20. The high resolution photolithography system of claim 19, wherein at least one of the one or more fluidic chip modules is a microfluidic chip module.

21. The high resolution photolithography system of claim 17, wherein the fluidics system includes a mixing chamber for mixing two of more fluids according to governing by the control system.

22. A method of high resolution photolithography, comprising: defining one or more images for printing via a light processing system onto at least one sample substrate;aligning the light processing system with the at least one sample substrate received on a mounting stage, wherein aligning includes determining, via a control system, relative positioning between the light processing system and the mounting stage and governing operation of the positioning system for adjusting relative positioning; andprinting the one or more images by projecting light onto the substrate from the light processing system.

23. The method of high resolution photolithography of claim 22, wherein aligning includes autofocusing by projection of a predetermined pattern from the light processing system onto the mounting stage for projection on the sample substrate, capture of an image of the pattern on the substrate having projection thereon, decomposition the captured image of the pattern into spatial-frequency amplitude, and adjustment of a focal plane of a DLP of the light processing system, via the control system, based on the spatial-frequency amplitude of the captured image.

24. The method of high resolution photolithography of claim 23, wherein aligning includes tip-tilt adjustment comprising addressing at least two different portions of the sample substrate and adjusting a Z-position of the light projection system relative to the mounting stage with respect to each of the at least two different portions of the substrate for autofocusing.

25. The method of high resolution photolithography of claim 24, wherein the at least two different portions include at least two different perimeter portions of the substrate.

26. The method of high resolution photolithography of claim 22, wherein printing includes injecting one or more fluids into a sealed chamber of the mounting stage, via a fluidics system.

27. The method of high resolution photolithography of claim 22, wherein printing includes printing high-resolution, wide-area, high-fidelity DNA microarrays onto arbitrarily sized glass substrates, via injection of fluids into the sealed fluidic chamber in coordination with DLP projection.
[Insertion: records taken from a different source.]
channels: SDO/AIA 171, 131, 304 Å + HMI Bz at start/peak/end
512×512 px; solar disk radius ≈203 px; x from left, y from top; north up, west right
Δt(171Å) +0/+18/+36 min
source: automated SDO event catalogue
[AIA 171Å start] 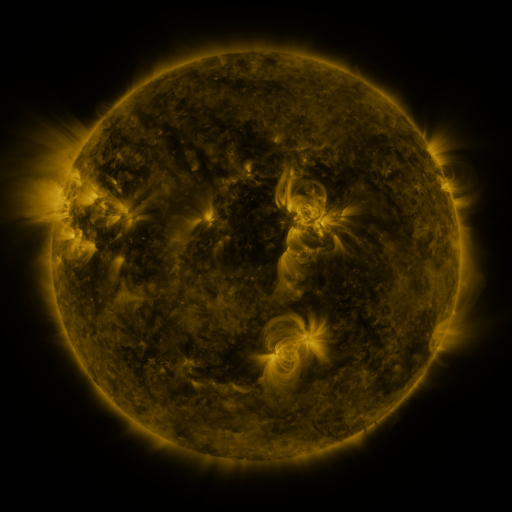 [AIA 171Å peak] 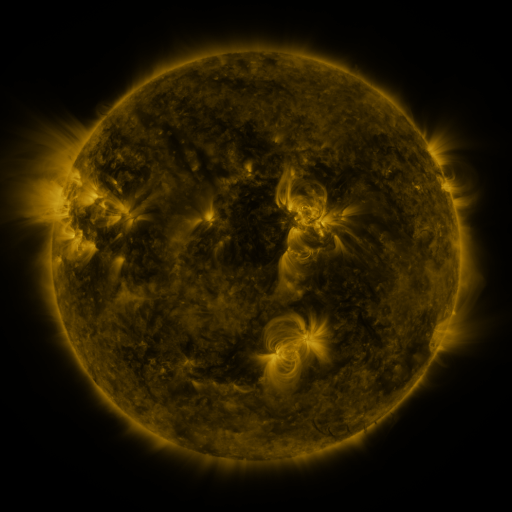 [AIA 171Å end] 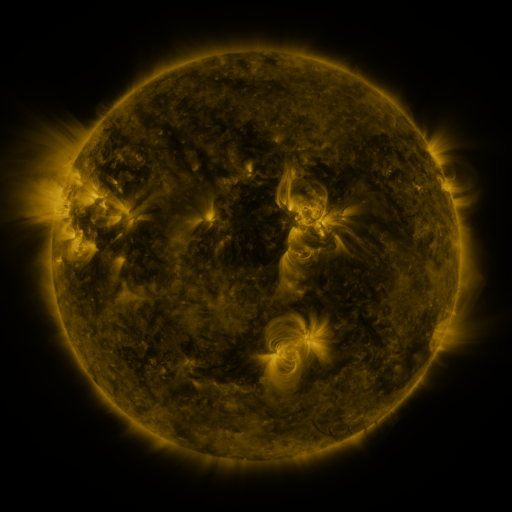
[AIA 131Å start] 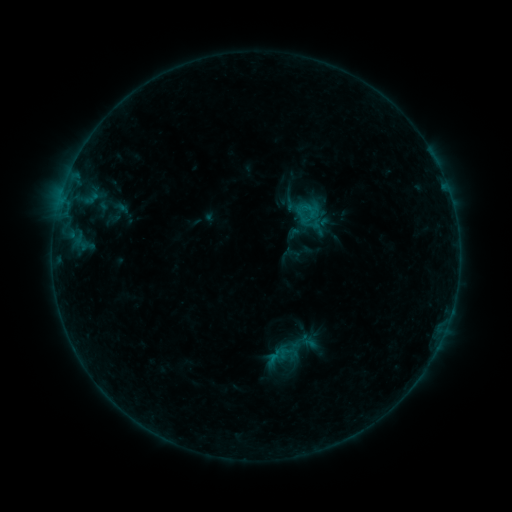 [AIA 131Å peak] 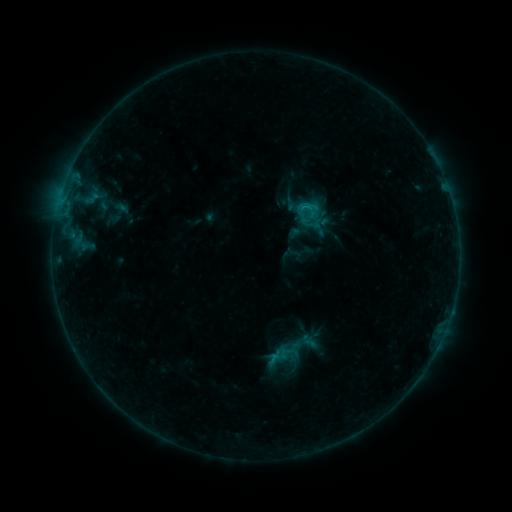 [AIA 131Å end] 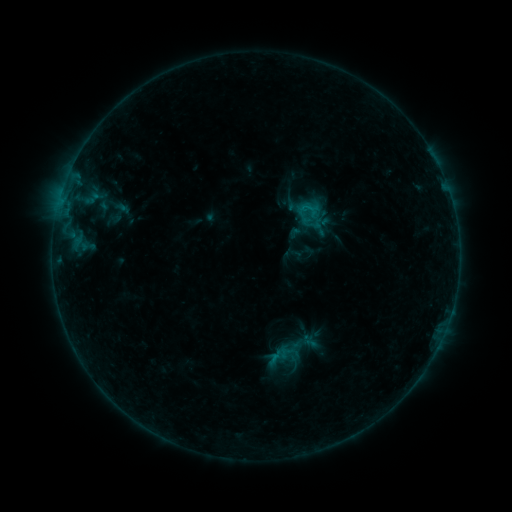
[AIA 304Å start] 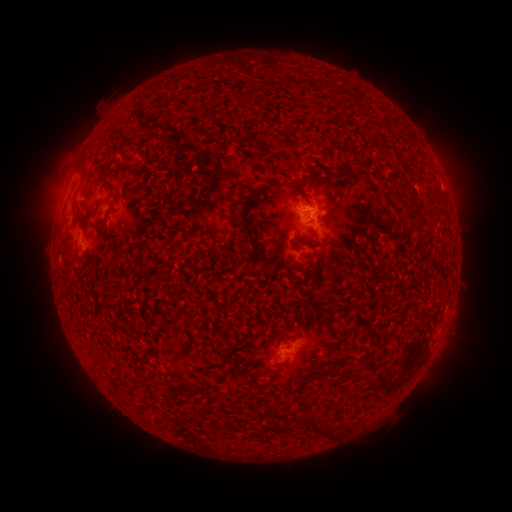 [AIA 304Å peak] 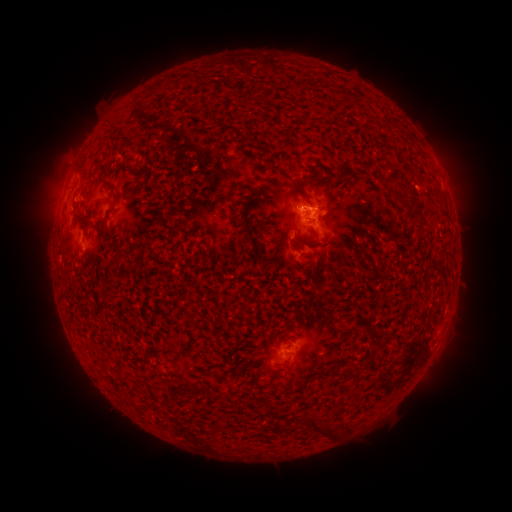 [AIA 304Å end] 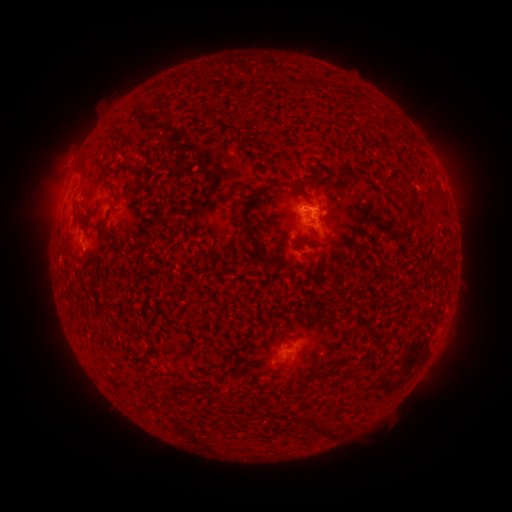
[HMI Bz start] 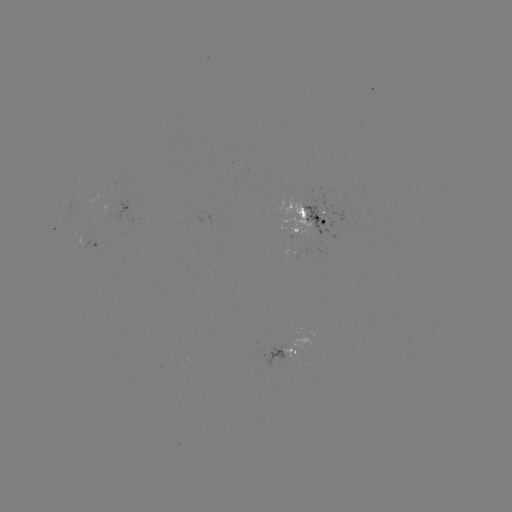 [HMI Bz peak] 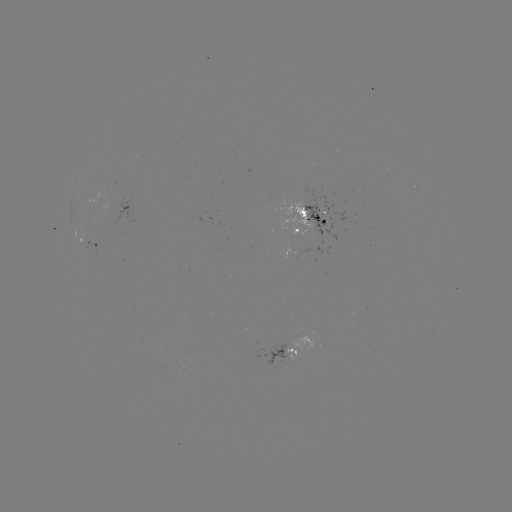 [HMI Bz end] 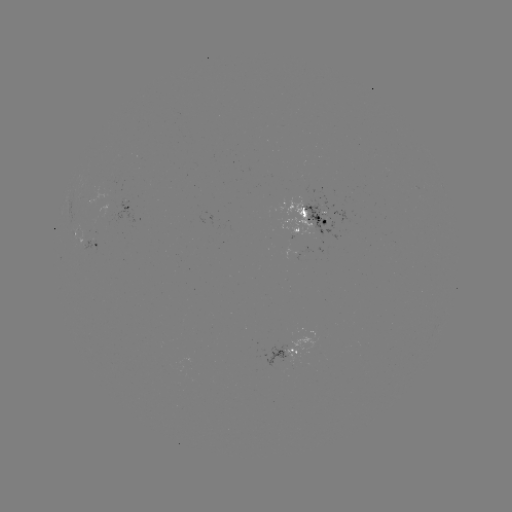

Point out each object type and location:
B5.3 flare: (302, 209)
28. The method of high resolution photolithography of claim 27, wherein printing is conducted subsequent to tip-tilt adjustment and auto-focusing.

29. The method of high resolution photolithography of claim 22, wherein printing includes microfabricating microfluidics devices, other fluidics devices, sensors, wearable electronic devices, microelectronics, microlenses, metamaterials, microrobotics, microarray fabrication via photopatterning and/or in-situ photosynthesis, and/or tissue engineering.

30. The method of high resolution photolithography of claim 29, wherein compatible materials include but are not limited to commercial photoresists, hydrogels, biomolecules, polymers, and/or any other suitable photoresponsive materials.